The people gathered here today remain the conscience of our community. You represent various segments of our race. We have to come up with unified voice on the basic irreducible minimum for acceptance to serve in our communities. We have to define the fundamentals of our community to our leaders. Enough of people taking us for granted. Many Politicians distribute toys as empowerment. Let us look for those that will help discover, empower, groom and promote the hidden talents amongst us, not those that will promote societal leeches that perpetually pride themselves as professional politicians. Let us look for those with the pedigree and programs of genuine support for the revival of our local industries. Those aspirants that will help return the era of distributorship of products of transnational conglomerates through building of warehouses and providing real financial support to our traders and artisans. This certainly, will encourage productive engagement and increased financial liquidity in our local economy. Such compelling productivity will reduce idleness and position our young people to participate in decision of state. We need Leaders that will help rebuild our primary schools. We need Leaders in the mould of our forefathers who sacrificed their comforts by converting the rooms, parlors and garages of their houses to dormitories for the indigent children of the community to have access to education. We need Leaders who are selflessly challenged to struggle for the common good of Ebiraland. We have them amongst us. We just need to stoic our consciences to reawaken the Ebira spirit in us- the spirit of ‘One for all and all for one’ the spirit of being your brother’s keeper, the spirit of craftsmanship the ANEBIRA SPIRIT OF OLD.

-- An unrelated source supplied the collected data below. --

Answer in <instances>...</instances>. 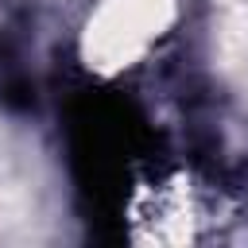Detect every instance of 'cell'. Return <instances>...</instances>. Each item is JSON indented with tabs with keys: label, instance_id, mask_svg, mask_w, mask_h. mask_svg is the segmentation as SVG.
Instances as JSON below:
<instances>
[{
	"label": "cell",
	"instance_id": "cell-2",
	"mask_svg": "<svg viewBox=\"0 0 248 248\" xmlns=\"http://www.w3.org/2000/svg\"><path fill=\"white\" fill-rule=\"evenodd\" d=\"M128 217H132L136 240L186 244V240H198V225L205 217V205H202L198 186L186 174H170V178H155L143 190H136Z\"/></svg>",
	"mask_w": 248,
	"mask_h": 248
},
{
	"label": "cell",
	"instance_id": "cell-1",
	"mask_svg": "<svg viewBox=\"0 0 248 248\" xmlns=\"http://www.w3.org/2000/svg\"><path fill=\"white\" fill-rule=\"evenodd\" d=\"M182 19V0H93L78 27V62L93 78H124L143 66Z\"/></svg>",
	"mask_w": 248,
	"mask_h": 248
}]
</instances>
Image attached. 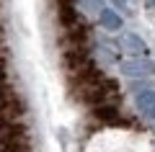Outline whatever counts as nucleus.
<instances>
[{
  "instance_id": "obj_2",
  "label": "nucleus",
  "mask_w": 155,
  "mask_h": 152,
  "mask_svg": "<svg viewBox=\"0 0 155 152\" xmlns=\"http://www.w3.org/2000/svg\"><path fill=\"white\" fill-rule=\"evenodd\" d=\"M0 60H3V47H0Z\"/></svg>"
},
{
  "instance_id": "obj_1",
  "label": "nucleus",
  "mask_w": 155,
  "mask_h": 152,
  "mask_svg": "<svg viewBox=\"0 0 155 152\" xmlns=\"http://www.w3.org/2000/svg\"><path fill=\"white\" fill-rule=\"evenodd\" d=\"M5 77H8V72H5V65H3V60H0V85L5 82Z\"/></svg>"
}]
</instances>
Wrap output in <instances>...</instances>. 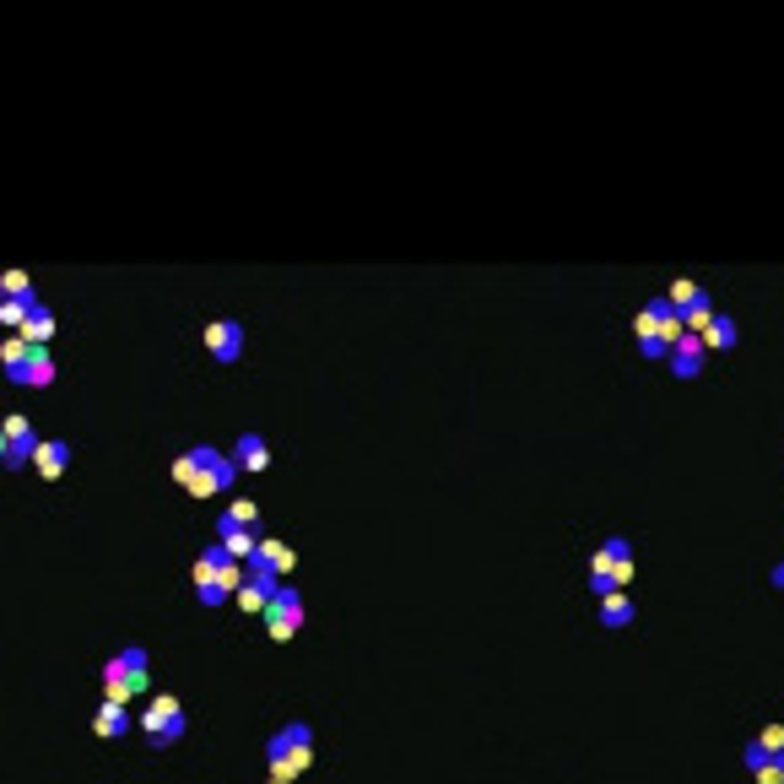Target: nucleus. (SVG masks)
I'll return each mask as SVG.
<instances>
[{"instance_id": "12", "label": "nucleus", "mask_w": 784, "mask_h": 784, "mask_svg": "<svg viewBox=\"0 0 784 784\" xmlns=\"http://www.w3.org/2000/svg\"><path fill=\"white\" fill-rule=\"evenodd\" d=\"M703 357H709V347H703V336L698 330H687V336H676V347H671V374L676 379H698L703 374Z\"/></svg>"}, {"instance_id": "23", "label": "nucleus", "mask_w": 784, "mask_h": 784, "mask_svg": "<svg viewBox=\"0 0 784 784\" xmlns=\"http://www.w3.org/2000/svg\"><path fill=\"white\" fill-rule=\"evenodd\" d=\"M0 298H22V303H38V292L28 282V271H6L0 276Z\"/></svg>"}, {"instance_id": "17", "label": "nucleus", "mask_w": 784, "mask_h": 784, "mask_svg": "<svg viewBox=\"0 0 784 784\" xmlns=\"http://www.w3.org/2000/svg\"><path fill=\"white\" fill-rule=\"evenodd\" d=\"M698 336H703V347H709V352H725V347H736V336H741V330H736V320H730V314L714 309L709 320H703Z\"/></svg>"}, {"instance_id": "6", "label": "nucleus", "mask_w": 784, "mask_h": 784, "mask_svg": "<svg viewBox=\"0 0 784 784\" xmlns=\"http://www.w3.org/2000/svg\"><path fill=\"white\" fill-rule=\"evenodd\" d=\"M38 444H44V438H38V428L22 417V411H11L6 428H0V460H6V471H22V465H33V460H38Z\"/></svg>"}, {"instance_id": "13", "label": "nucleus", "mask_w": 784, "mask_h": 784, "mask_svg": "<svg viewBox=\"0 0 784 784\" xmlns=\"http://www.w3.org/2000/svg\"><path fill=\"white\" fill-rule=\"evenodd\" d=\"M741 763H747V774L757 784H784V752H763L757 741H747V747H741Z\"/></svg>"}, {"instance_id": "21", "label": "nucleus", "mask_w": 784, "mask_h": 784, "mask_svg": "<svg viewBox=\"0 0 784 784\" xmlns=\"http://www.w3.org/2000/svg\"><path fill=\"white\" fill-rule=\"evenodd\" d=\"M22 336H28L33 347H49V341H55V314H49L44 303H38V309L28 314V325H22Z\"/></svg>"}, {"instance_id": "24", "label": "nucleus", "mask_w": 784, "mask_h": 784, "mask_svg": "<svg viewBox=\"0 0 784 784\" xmlns=\"http://www.w3.org/2000/svg\"><path fill=\"white\" fill-rule=\"evenodd\" d=\"M38 303H44V298H38ZM38 303H22V298H0V325H17V330H22V325H28V314L38 309Z\"/></svg>"}, {"instance_id": "19", "label": "nucleus", "mask_w": 784, "mask_h": 784, "mask_svg": "<svg viewBox=\"0 0 784 784\" xmlns=\"http://www.w3.org/2000/svg\"><path fill=\"white\" fill-rule=\"evenodd\" d=\"M92 730H98V736H125L130 730V709L125 703H114V698H103V709H98V720H92Z\"/></svg>"}, {"instance_id": "11", "label": "nucleus", "mask_w": 784, "mask_h": 784, "mask_svg": "<svg viewBox=\"0 0 784 784\" xmlns=\"http://www.w3.org/2000/svg\"><path fill=\"white\" fill-rule=\"evenodd\" d=\"M103 693H109L114 703H130V698H141V693H146V676L130 671V660H125V655H114L109 666H103Z\"/></svg>"}, {"instance_id": "28", "label": "nucleus", "mask_w": 784, "mask_h": 784, "mask_svg": "<svg viewBox=\"0 0 784 784\" xmlns=\"http://www.w3.org/2000/svg\"><path fill=\"white\" fill-rule=\"evenodd\" d=\"M768 584H774V590H784V563H774V574H768Z\"/></svg>"}, {"instance_id": "7", "label": "nucleus", "mask_w": 784, "mask_h": 784, "mask_svg": "<svg viewBox=\"0 0 784 784\" xmlns=\"http://www.w3.org/2000/svg\"><path fill=\"white\" fill-rule=\"evenodd\" d=\"M303 617H309V611H303V595L292 590V584H282V590L271 595V606H265V633H271L276 644H287L292 633L303 628Z\"/></svg>"}, {"instance_id": "29", "label": "nucleus", "mask_w": 784, "mask_h": 784, "mask_svg": "<svg viewBox=\"0 0 784 784\" xmlns=\"http://www.w3.org/2000/svg\"><path fill=\"white\" fill-rule=\"evenodd\" d=\"M271 784H287V779H271Z\"/></svg>"}, {"instance_id": "16", "label": "nucleus", "mask_w": 784, "mask_h": 784, "mask_svg": "<svg viewBox=\"0 0 784 784\" xmlns=\"http://www.w3.org/2000/svg\"><path fill=\"white\" fill-rule=\"evenodd\" d=\"M55 357H49V347H33L28 352V363H22V379L17 384H28V390H49V384H55Z\"/></svg>"}, {"instance_id": "27", "label": "nucleus", "mask_w": 784, "mask_h": 784, "mask_svg": "<svg viewBox=\"0 0 784 784\" xmlns=\"http://www.w3.org/2000/svg\"><path fill=\"white\" fill-rule=\"evenodd\" d=\"M757 747H763V752H784V730H779V725H768L763 736H757Z\"/></svg>"}, {"instance_id": "20", "label": "nucleus", "mask_w": 784, "mask_h": 784, "mask_svg": "<svg viewBox=\"0 0 784 784\" xmlns=\"http://www.w3.org/2000/svg\"><path fill=\"white\" fill-rule=\"evenodd\" d=\"M249 563H265L271 574H287V568H292V547H287V541H276V536H265L260 552L249 557Z\"/></svg>"}, {"instance_id": "26", "label": "nucleus", "mask_w": 784, "mask_h": 784, "mask_svg": "<svg viewBox=\"0 0 784 784\" xmlns=\"http://www.w3.org/2000/svg\"><path fill=\"white\" fill-rule=\"evenodd\" d=\"M639 352L649 357V363H655V357L666 363V357H671V341H666V336H639Z\"/></svg>"}, {"instance_id": "25", "label": "nucleus", "mask_w": 784, "mask_h": 784, "mask_svg": "<svg viewBox=\"0 0 784 784\" xmlns=\"http://www.w3.org/2000/svg\"><path fill=\"white\" fill-rule=\"evenodd\" d=\"M222 514H228L233 525H249V530H260V509H255V503H249V498H228V509H222Z\"/></svg>"}, {"instance_id": "4", "label": "nucleus", "mask_w": 784, "mask_h": 784, "mask_svg": "<svg viewBox=\"0 0 784 784\" xmlns=\"http://www.w3.org/2000/svg\"><path fill=\"white\" fill-rule=\"evenodd\" d=\"M633 579V541L628 536H606L595 547V563H590V590L595 595H611Z\"/></svg>"}, {"instance_id": "9", "label": "nucleus", "mask_w": 784, "mask_h": 784, "mask_svg": "<svg viewBox=\"0 0 784 784\" xmlns=\"http://www.w3.org/2000/svg\"><path fill=\"white\" fill-rule=\"evenodd\" d=\"M666 298L676 303V309H682V325H687V330H703V320H709V314H714V303H709V287L687 282V276H682V282H671V292H666Z\"/></svg>"}, {"instance_id": "8", "label": "nucleus", "mask_w": 784, "mask_h": 784, "mask_svg": "<svg viewBox=\"0 0 784 784\" xmlns=\"http://www.w3.org/2000/svg\"><path fill=\"white\" fill-rule=\"evenodd\" d=\"M282 590V574H271L265 563H244V584H238V606L265 617V606H271V595Z\"/></svg>"}, {"instance_id": "1", "label": "nucleus", "mask_w": 784, "mask_h": 784, "mask_svg": "<svg viewBox=\"0 0 784 784\" xmlns=\"http://www.w3.org/2000/svg\"><path fill=\"white\" fill-rule=\"evenodd\" d=\"M174 482H179L190 498L233 493V482H238V460H233V455H222L217 444H190V449H184V455L174 460Z\"/></svg>"}, {"instance_id": "10", "label": "nucleus", "mask_w": 784, "mask_h": 784, "mask_svg": "<svg viewBox=\"0 0 784 784\" xmlns=\"http://www.w3.org/2000/svg\"><path fill=\"white\" fill-rule=\"evenodd\" d=\"M206 352L217 357V363H238V357H244V325H238L233 314L211 320L206 325Z\"/></svg>"}, {"instance_id": "2", "label": "nucleus", "mask_w": 784, "mask_h": 784, "mask_svg": "<svg viewBox=\"0 0 784 784\" xmlns=\"http://www.w3.org/2000/svg\"><path fill=\"white\" fill-rule=\"evenodd\" d=\"M238 584H244V563L222 547V541H211V547L195 557V601L217 611L222 601H233Z\"/></svg>"}, {"instance_id": "15", "label": "nucleus", "mask_w": 784, "mask_h": 784, "mask_svg": "<svg viewBox=\"0 0 784 784\" xmlns=\"http://www.w3.org/2000/svg\"><path fill=\"white\" fill-rule=\"evenodd\" d=\"M33 465H38V476H44V482H60L65 465H71V444H65V438H44Z\"/></svg>"}, {"instance_id": "3", "label": "nucleus", "mask_w": 784, "mask_h": 784, "mask_svg": "<svg viewBox=\"0 0 784 784\" xmlns=\"http://www.w3.org/2000/svg\"><path fill=\"white\" fill-rule=\"evenodd\" d=\"M314 763V730L309 720H287L282 730H271V741H265V768H271V779H298L309 774Z\"/></svg>"}, {"instance_id": "5", "label": "nucleus", "mask_w": 784, "mask_h": 784, "mask_svg": "<svg viewBox=\"0 0 784 784\" xmlns=\"http://www.w3.org/2000/svg\"><path fill=\"white\" fill-rule=\"evenodd\" d=\"M141 730L152 747H174V741H184V730H190V714H184L179 698H152L141 714Z\"/></svg>"}, {"instance_id": "18", "label": "nucleus", "mask_w": 784, "mask_h": 784, "mask_svg": "<svg viewBox=\"0 0 784 784\" xmlns=\"http://www.w3.org/2000/svg\"><path fill=\"white\" fill-rule=\"evenodd\" d=\"M633 617H639V606H633V595H628V590L601 595V628H628Z\"/></svg>"}, {"instance_id": "22", "label": "nucleus", "mask_w": 784, "mask_h": 784, "mask_svg": "<svg viewBox=\"0 0 784 784\" xmlns=\"http://www.w3.org/2000/svg\"><path fill=\"white\" fill-rule=\"evenodd\" d=\"M28 352H33L28 336H11L6 347H0V363H6V379H11V384L22 379V363H28Z\"/></svg>"}, {"instance_id": "14", "label": "nucleus", "mask_w": 784, "mask_h": 784, "mask_svg": "<svg viewBox=\"0 0 784 784\" xmlns=\"http://www.w3.org/2000/svg\"><path fill=\"white\" fill-rule=\"evenodd\" d=\"M233 460H238V471L260 476L265 465H271V449H265L260 433H238V438H233Z\"/></svg>"}]
</instances>
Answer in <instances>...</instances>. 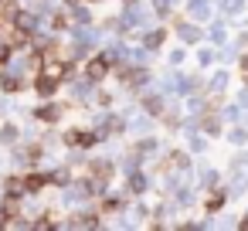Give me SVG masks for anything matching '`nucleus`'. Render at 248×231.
Listing matches in <instances>:
<instances>
[{
	"instance_id": "obj_1",
	"label": "nucleus",
	"mask_w": 248,
	"mask_h": 231,
	"mask_svg": "<svg viewBox=\"0 0 248 231\" xmlns=\"http://www.w3.org/2000/svg\"><path fill=\"white\" fill-rule=\"evenodd\" d=\"M109 58H112V55H102V58H95V62H89V68H85V75H89V78H102V75H106V65H109Z\"/></svg>"
},
{
	"instance_id": "obj_2",
	"label": "nucleus",
	"mask_w": 248,
	"mask_h": 231,
	"mask_svg": "<svg viewBox=\"0 0 248 231\" xmlns=\"http://www.w3.org/2000/svg\"><path fill=\"white\" fill-rule=\"evenodd\" d=\"M21 184H24V190H41V187H45V177L31 173V177H28V180H21Z\"/></svg>"
},
{
	"instance_id": "obj_3",
	"label": "nucleus",
	"mask_w": 248,
	"mask_h": 231,
	"mask_svg": "<svg viewBox=\"0 0 248 231\" xmlns=\"http://www.w3.org/2000/svg\"><path fill=\"white\" fill-rule=\"evenodd\" d=\"M17 28H21V31H31V28H34V17H31V14H17Z\"/></svg>"
},
{
	"instance_id": "obj_4",
	"label": "nucleus",
	"mask_w": 248,
	"mask_h": 231,
	"mask_svg": "<svg viewBox=\"0 0 248 231\" xmlns=\"http://www.w3.org/2000/svg\"><path fill=\"white\" fill-rule=\"evenodd\" d=\"M7 190H11V194H21L24 187H21V180H17V177H11V180H7Z\"/></svg>"
},
{
	"instance_id": "obj_5",
	"label": "nucleus",
	"mask_w": 248,
	"mask_h": 231,
	"mask_svg": "<svg viewBox=\"0 0 248 231\" xmlns=\"http://www.w3.org/2000/svg\"><path fill=\"white\" fill-rule=\"evenodd\" d=\"M38 89H41V92H51V89H55V82H51V78H41V82H38Z\"/></svg>"
},
{
	"instance_id": "obj_6",
	"label": "nucleus",
	"mask_w": 248,
	"mask_h": 231,
	"mask_svg": "<svg viewBox=\"0 0 248 231\" xmlns=\"http://www.w3.org/2000/svg\"><path fill=\"white\" fill-rule=\"evenodd\" d=\"M7 55H11V48H0V62H4Z\"/></svg>"
},
{
	"instance_id": "obj_7",
	"label": "nucleus",
	"mask_w": 248,
	"mask_h": 231,
	"mask_svg": "<svg viewBox=\"0 0 248 231\" xmlns=\"http://www.w3.org/2000/svg\"><path fill=\"white\" fill-rule=\"evenodd\" d=\"M156 11H167V0H156Z\"/></svg>"
}]
</instances>
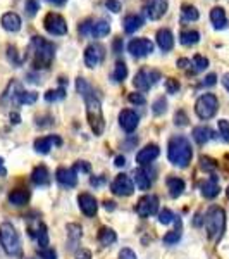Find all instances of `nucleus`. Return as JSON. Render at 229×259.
<instances>
[{
  "label": "nucleus",
  "instance_id": "obj_1",
  "mask_svg": "<svg viewBox=\"0 0 229 259\" xmlns=\"http://www.w3.org/2000/svg\"><path fill=\"white\" fill-rule=\"evenodd\" d=\"M76 90L85 100L86 118H88L91 132L95 133V137H100L103 133V130H105V121H103L102 104H100L98 95L95 94V90L91 89V85L85 78H78L76 80Z\"/></svg>",
  "mask_w": 229,
  "mask_h": 259
},
{
  "label": "nucleus",
  "instance_id": "obj_2",
  "mask_svg": "<svg viewBox=\"0 0 229 259\" xmlns=\"http://www.w3.org/2000/svg\"><path fill=\"white\" fill-rule=\"evenodd\" d=\"M167 157L178 168H186L193 157V149H191L190 140L183 135L173 137L167 145Z\"/></svg>",
  "mask_w": 229,
  "mask_h": 259
},
{
  "label": "nucleus",
  "instance_id": "obj_3",
  "mask_svg": "<svg viewBox=\"0 0 229 259\" xmlns=\"http://www.w3.org/2000/svg\"><path fill=\"white\" fill-rule=\"evenodd\" d=\"M31 50H33V66H35L36 69L48 68L53 56H55V47H53V44L45 40L43 36H33Z\"/></svg>",
  "mask_w": 229,
  "mask_h": 259
},
{
  "label": "nucleus",
  "instance_id": "obj_4",
  "mask_svg": "<svg viewBox=\"0 0 229 259\" xmlns=\"http://www.w3.org/2000/svg\"><path fill=\"white\" fill-rule=\"evenodd\" d=\"M0 244H2V249L6 250L7 256L12 257L23 256V245H21L19 233L16 232V228L11 223L0 225Z\"/></svg>",
  "mask_w": 229,
  "mask_h": 259
},
{
  "label": "nucleus",
  "instance_id": "obj_5",
  "mask_svg": "<svg viewBox=\"0 0 229 259\" xmlns=\"http://www.w3.org/2000/svg\"><path fill=\"white\" fill-rule=\"evenodd\" d=\"M205 228H207V235L212 240H220L224 230H226V212L222 207H210L205 214Z\"/></svg>",
  "mask_w": 229,
  "mask_h": 259
},
{
  "label": "nucleus",
  "instance_id": "obj_6",
  "mask_svg": "<svg viewBox=\"0 0 229 259\" xmlns=\"http://www.w3.org/2000/svg\"><path fill=\"white\" fill-rule=\"evenodd\" d=\"M217 109H219V100L214 94L200 95L197 99V102H195V112H197L198 118L203 121L214 118V116L217 114Z\"/></svg>",
  "mask_w": 229,
  "mask_h": 259
},
{
  "label": "nucleus",
  "instance_id": "obj_7",
  "mask_svg": "<svg viewBox=\"0 0 229 259\" xmlns=\"http://www.w3.org/2000/svg\"><path fill=\"white\" fill-rule=\"evenodd\" d=\"M81 36H93V38H103L110 33V24L105 19H85L78 28Z\"/></svg>",
  "mask_w": 229,
  "mask_h": 259
},
{
  "label": "nucleus",
  "instance_id": "obj_8",
  "mask_svg": "<svg viewBox=\"0 0 229 259\" xmlns=\"http://www.w3.org/2000/svg\"><path fill=\"white\" fill-rule=\"evenodd\" d=\"M160 80V73L155 69H148V68H141L138 73H136L135 80H133V83H135V87L138 90H143L147 92L152 89L153 85H155L157 81Z\"/></svg>",
  "mask_w": 229,
  "mask_h": 259
},
{
  "label": "nucleus",
  "instance_id": "obj_9",
  "mask_svg": "<svg viewBox=\"0 0 229 259\" xmlns=\"http://www.w3.org/2000/svg\"><path fill=\"white\" fill-rule=\"evenodd\" d=\"M43 26L47 33L53 36H62L68 33V23H66V19L62 18L61 14H57V12H48L47 16H45L43 19Z\"/></svg>",
  "mask_w": 229,
  "mask_h": 259
},
{
  "label": "nucleus",
  "instance_id": "obj_10",
  "mask_svg": "<svg viewBox=\"0 0 229 259\" xmlns=\"http://www.w3.org/2000/svg\"><path fill=\"white\" fill-rule=\"evenodd\" d=\"M128 52L136 59H141V57H147L153 52V44L148 38H133L128 44Z\"/></svg>",
  "mask_w": 229,
  "mask_h": 259
},
{
  "label": "nucleus",
  "instance_id": "obj_11",
  "mask_svg": "<svg viewBox=\"0 0 229 259\" xmlns=\"http://www.w3.org/2000/svg\"><path fill=\"white\" fill-rule=\"evenodd\" d=\"M159 211V199L155 195H143L136 204V212L140 218H148Z\"/></svg>",
  "mask_w": 229,
  "mask_h": 259
},
{
  "label": "nucleus",
  "instance_id": "obj_12",
  "mask_svg": "<svg viewBox=\"0 0 229 259\" xmlns=\"http://www.w3.org/2000/svg\"><path fill=\"white\" fill-rule=\"evenodd\" d=\"M105 57V47L102 44H91L85 49V64L88 68H97Z\"/></svg>",
  "mask_w": 229,
  "mask_h": 259
},
{
  "label": "nucleus",
  "instance_id": "obj_13",
  "mask_svg": "<svg viewBox=\"0 0 229 259\" xmlns=\"http://www.w3.org/2000/svg\"><path fill=\"white\" fill-rule=\"evenodd\" d=\"M110 190L114 192L116 195H121V197H128L135 192V185H133V180L128 177V175H118L116 180L112 182Z\"/></svg>",
  "mask_w": 229,
  "mask_h": 259
},
{
  "label": "nucleus",
  "instance_id": "obj_14",
  "mask_svg": "<svg viewBox=\"0 0 229 259\" xmlns=\"http://www.w3.org/2000/svg\"><path fill=\"white\" fill-rule=\"evenodd\" d=\"M167 0H147L143 6V11L152 21H157L167 12Z\"/></svg>",
  "mask_w": 229,
  "mask_h": 259
},
{
  "label": "nucleus",
  "instance_id": "obj_15",
  "mask_svg": "<svg viewBox=\"0 0 229 259\" xmlns=\"http://www.w3.org/2000/svg\"><path fill=\"white\" fill-rule=\"evenodd\" d=\"M119 123L126 133H133L140 123V116L131 109H124V111H121V114H119Z\"/></svg>",
  "mask_w": 229,
  "mask_h": 259
},
{
  "label": "nucleus",
  "instance_id": "obj_16",
  "mask_svg": "<svg viewBox=\"0 0 229 259\" xmlns=\"http://www.w3.org/2000/svg\"><path fill=\"white\" fill-rule=\"evenodd\" d=\"M159 154H160L159 145L150 144V145L143 147L138 154H136V162H138V164H141V166H145V164H148V162L155 161L157 157H159Z\"/></svg>",
  "mask_w": 229,
  "mask_h": 259
},
{
  "label": "nucleus",
  "instance_id": "obj_17",
  "mask_svg": "<svg viewBox=\"0 0 229 259\" xmlns=\"http://www.w3.org/2000/svg\"><path fill=\"white\" fill-rule=\"evenodd\" d=\"M55 180L62 187H76L78 175H76V171H74V168H59L55 173Z\"/></svg>",
  "mask_w": 229,
  "mask_h": 259
},
{
  "label": "nucleus",
  "instance_id": "obj_18",
  "mask_svg": "<svg viewBox=\"0 0 229 259\" xmlns=\"http://www.w3.org/2000/svg\"><path fill=\"white\" fill-rule=\"evenodd\" d=\"M62 140L57 135H50V137H40V139L35 140V150L40 154H48L50 149L53 145H61Z\"/></svg>",
  "mask_w": 229,
  "mask_h": 259
},
{
  "label": "nucleus",
  "instance_id": "obj_19",
  "mask_svg": "<svg viewBox=\"0 0 229 259\" xmlns=\"http://www.w3.org/2000/svg\"><path fill=\"white\" fill-rule=\"evenodd\" d=\"M200 189H202V195L205 199H215L219 195V192H220L217 177H214V175H212L209 180H205V182L200 185Z\"/></svg>",
  "mask_w": 229,
  "mask_h": 259
},
{
  "label": "nucleus",
  "instance_id": "obj_20",
  "mask_svg": "<svg viewBox=\"0 0 229 259\" xmlns=\"http://www.w3.org/2000/svg\"><path fill=\"white\" fill-rule=\"evenodd\" d=\"M78 204H80V209L85 212L86 216H95V212L98 209L97 199L90 194H81L78 197Z\"/></svg>",
  "mask_w": 229,
  "mask_h": 259
},
{
  "label": "nucleus",
  "instance_id": "obj_21",
  "mask_svg": "<svg viewBox=\"0 0 229 259\" xmlns=\"http://www.w3.org/2000/svg\"><path fill=\"white\" fill-rule=\"evenodd\" d=\"M0 24L6 31H11V33H16L21 30V18L19 14L16 12H6L0 19Z\"/></svg>",
  "mask_w": 229,
  "mask_h": 259
},
{
  "label": "nucleus",
  "instance_id": "obj_22",
  "mask_svg": "<svg viewBox=\"0 0 229 259\" xmlns=\"http://www.w3.org/2000/svg\"><path fill=\"white\" fill-rule=\"evenodd\" d=\"M157 45L160 47L162 52H169L174 47V36L173 31L167 30V28H160L157 31Z\"/></svg>",
  "mask_w": 229,
  "mask_h": 259
},
{
  "label": "nucleus",
  "instance_id": "obj_23",
  "mask_svg": "<svg viewBox=\"0 0 229 259\" xmlns=\"http://www.w3.org/2000/svg\"><path fill=\"white\" fill-rule=\"evenodd\" d=\"M141 26H143V18H141L140 14H128L126 18L123 19V28L128 35L138 31Z\"/></svg>",
  "mask_w": 229,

We have to rebuild our unity by jettisoning old practices that have stunted our socioeconomic developments. We must close ranks. The clannish divide must vanish. Religious polarization must disappear. One of the greatest assets we have at achieving our unity and the development of our community is having the leadership of the State. I was reliably informed that work has commenced at renovating our Palace, Water works and Central mosque (Built by the Late Ibrahim Onoruoiza and commissioned in 1955 by Sheikh Nias of Senegal). We commend the State Governor for this. He certainly needs our encouragement to do more. This, we have to give. We have to hold onto the economic, political and traditional advantages we hold today to build a better tomorrow. The opportunities must not be frittered away on the basis of rancor and hatred. We must honor our heroes by remaining relentless and vigilant in our agitation for the completion of Ajaokuta Steel Complex. We must also not fail to take the advantage of our location to attract investments in commerce and industries.
From this hall I trust you would muster strong voices and deeds to redeem our land. It is our collective destiny to change the narratives about our community. We can collectively define parameters for this. I am convinced that you can and much more optimistic that you will. This is the minimum Ebira People’s Association request of you in this gathering of today.